Gilkey and Tamanna were traveling with an Afghan army unit near Marjah in Helmand province on Sunday afternoon when the convoy came under fire and their vehicle was struck, the network’s spokeswoman, Isabel Lara, said in a statement. Two other NPR journalists, Tom Bowman and producer Monika Evstatieva, were traveling with them and were not hurt.
Afghanistan’s President Ashraf Ghani called the attack cowardly and “completely against all the principles and values of Islam and humanity, and against all international laws.”
In a statement from the presidential palace, Ghani was quoted as saying that the Taliban do not distinguish between the military, civilians and journalists, and that they killed Gilkey and Tamanna as the two were reporting on the war. He offered condolences to the families of the two journalists.
Later Monday, Ghani travelled to Helmand to assess the security situation in the rich opium-poppy field region, which gives the world most of its heroin, controlled by the Taliban.
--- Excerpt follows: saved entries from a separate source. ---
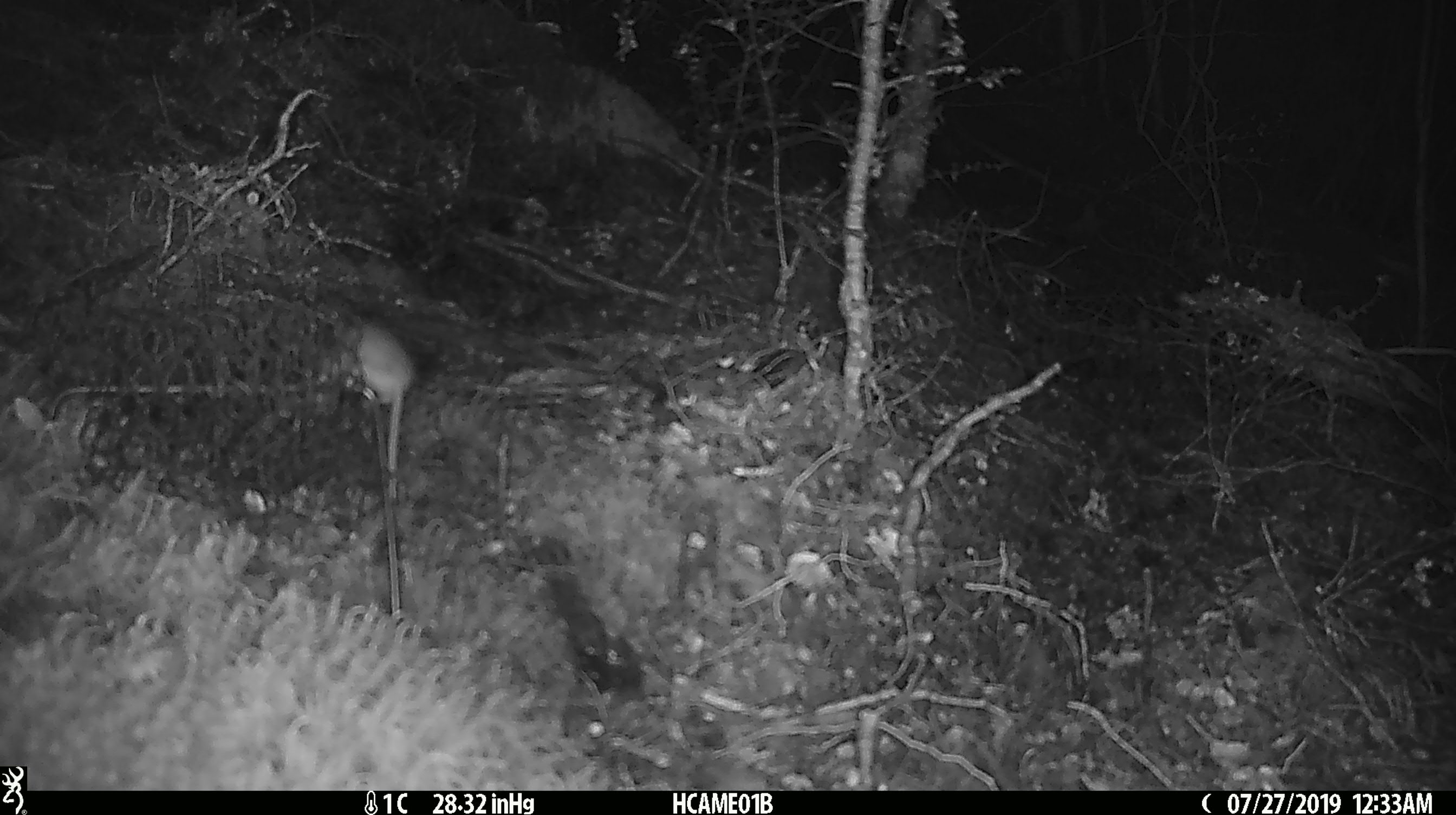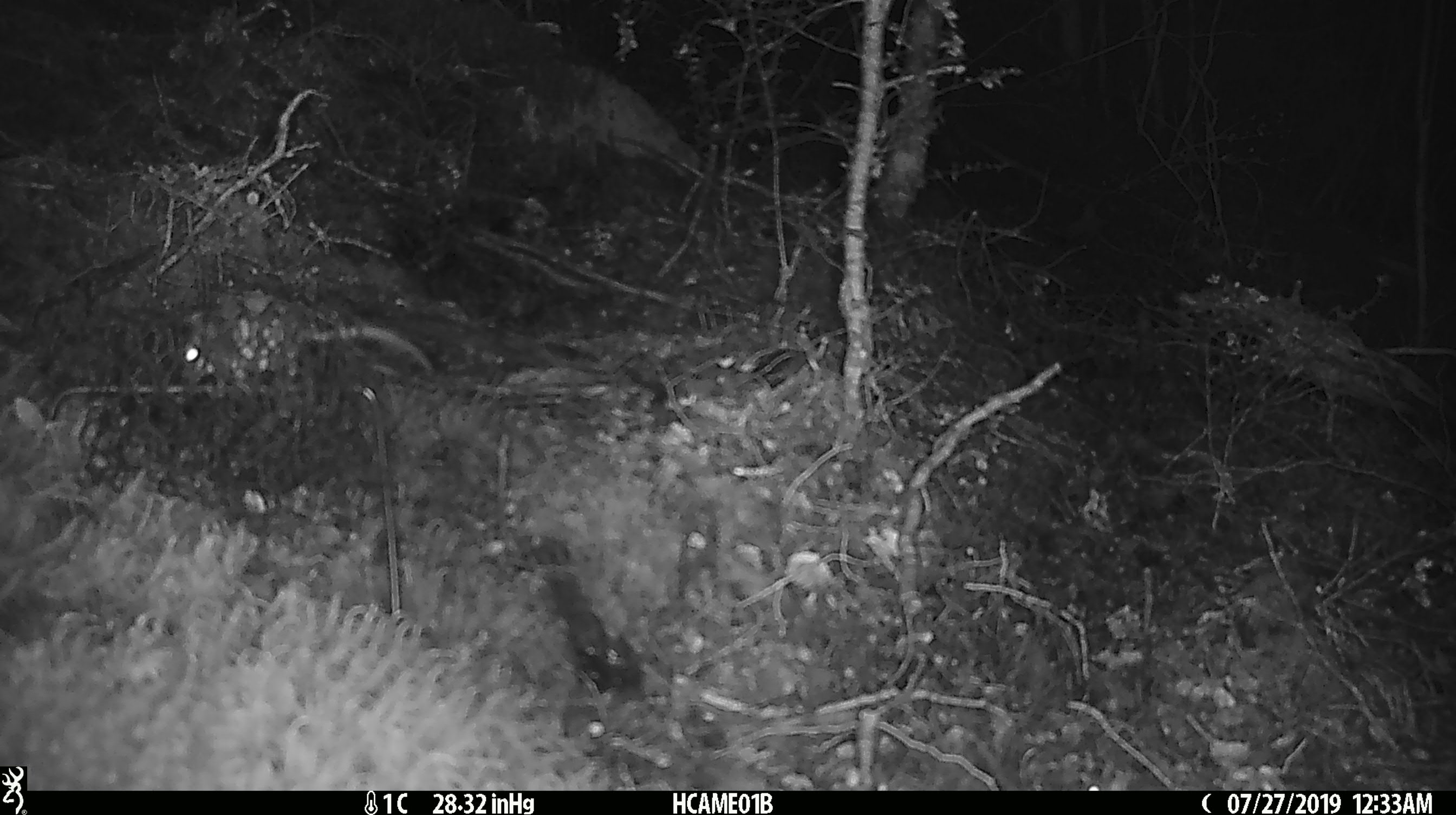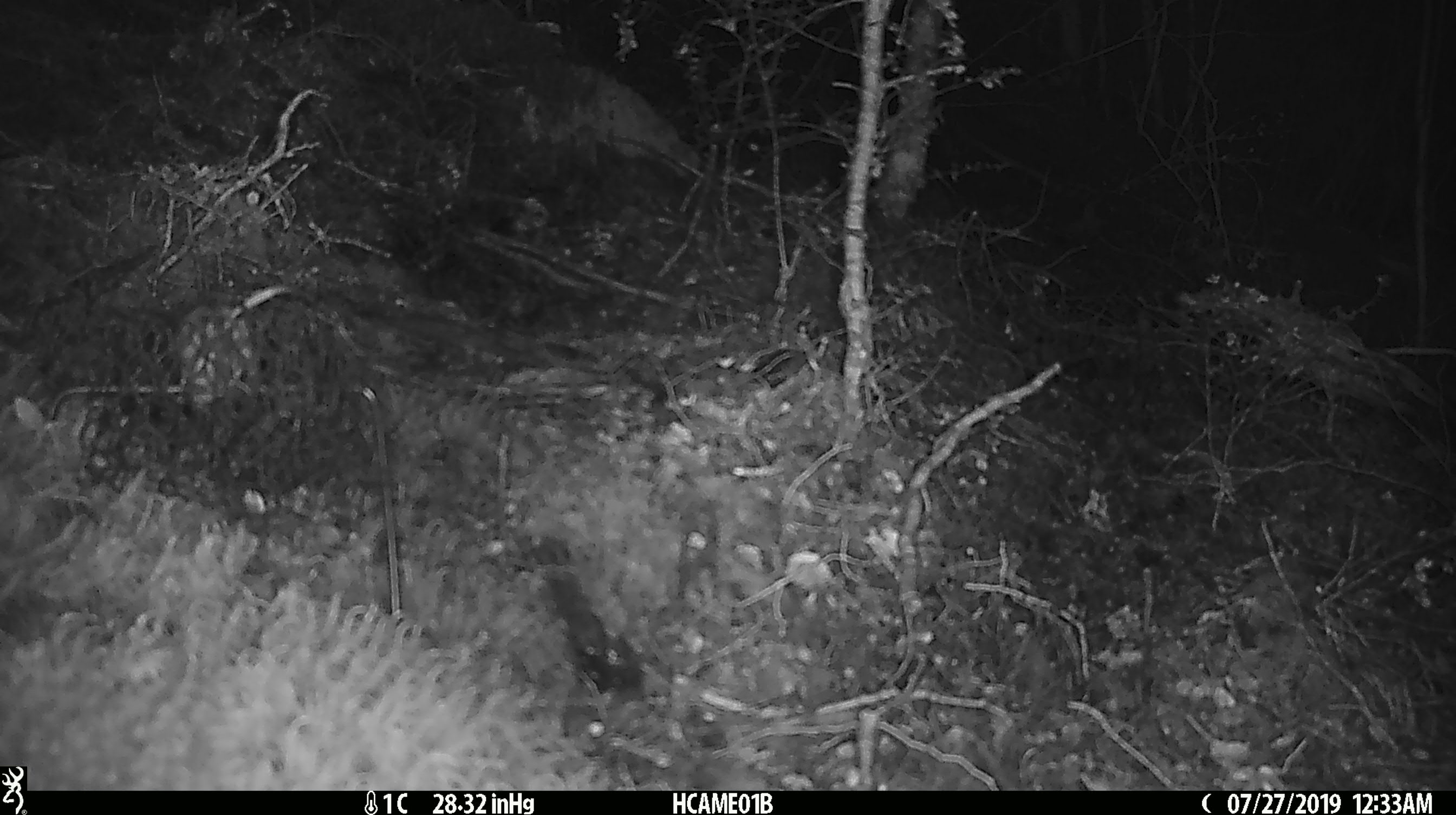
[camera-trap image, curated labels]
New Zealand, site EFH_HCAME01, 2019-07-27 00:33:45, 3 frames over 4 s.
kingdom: Animalia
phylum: Chordata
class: Mammalia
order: Rodentia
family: Muridae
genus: Mus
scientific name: Mus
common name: mouse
The U.S. Embassy in Kabul and U.S. Army Gen. John. W. Nicholson, commander of the U.S.-NATO resolute Support mission in Afghanistan, also offered condolences.
“David and Zabihullah, in particular, spent years in Afghanistan tirelessly endeavoring to tell the story of the Afghan people,” Nicholson said in a statement. “We have the utmost respect for their work as well as those others that endure the hardships that come with reporting from conflict zones.”